> DOCUMENT SEGMENT
============================================================
Serving Clovis, Portales and the Surrounding Communities
Sometimes I think my funny bone is oddly shaped or a bit dislocated. Oh, it’s definitely there and works at least as much as it should, but what strikes me as funny doesn’t always grab other folks the same way. Like this, for example:
I was heading toward home from Lubbock the other day when I noticed two signs, one almost on top of the other. One was the sign for a church, “House of Faith.” And just next to it was this sign: “Flats Fixed: Five Dollars.”
OK, so it’s not a knee-slapper, and maybe the combination of those signs would only get a grin out of a preacher. But it does get a smile out of this one. And it makes me think.
I know I have an occasional flat tire and even a “flat” day from time to time. If I had enough faith, would I have fewer flats (flat tires, that is)?
============================================================
> PROVIDED MATERIAL
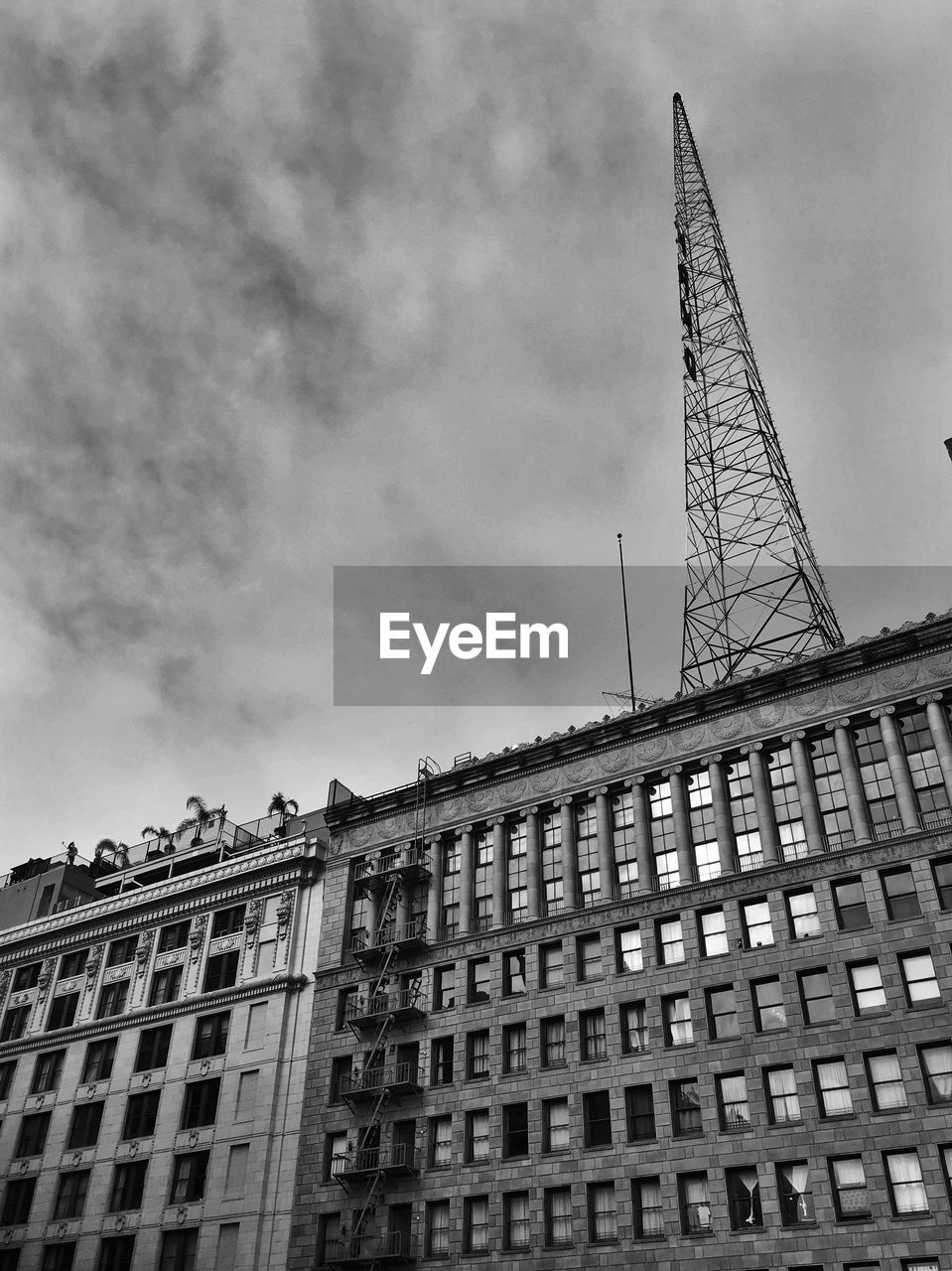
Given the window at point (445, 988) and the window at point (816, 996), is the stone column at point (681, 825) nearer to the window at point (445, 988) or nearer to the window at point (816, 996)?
the window at point (816, 996)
============================================================
> TASK TO COMPLETE
What comes next in the piece about the "House of Faith" and "Flats Fixed: Five Dollars" signs? Continue it from the question about having fewer flat tires.

> SOLVED EXERCISE
Not to pick on any one church, but this one does happen to sit right by the tire shop. Do the most faithful members of the “House of Faith” need the services of the tire shop next door less often than the same church’s Christmas and Easter bunch who wouldn’t know a tithe from a laundry detergent?
I doubt it. I couldn’t prove it, but I suspect that Christians and non-Christians, not to mention committed Christians and lackadaisical Christians, probably have flat tires in about the same rate and proportions.
And I suspect that the same thing is true for heart disease and stroke, cancer and diabetes, etc. Oh, I am sure that a person who is truly in love with the Lord, who displays the “fruit of the Spirit,” who is not given to fits of anger and resentment, who enjoys all of God’s good blessings but is not a slave to any of them ... I suspect that person will reap some physical as well as many, many spiritual benefits.
The natural consequences of living a good life are as positively real as are the negative consequences of living shabbily.
But we still live in the same fallen world. And people who live in this world have flats.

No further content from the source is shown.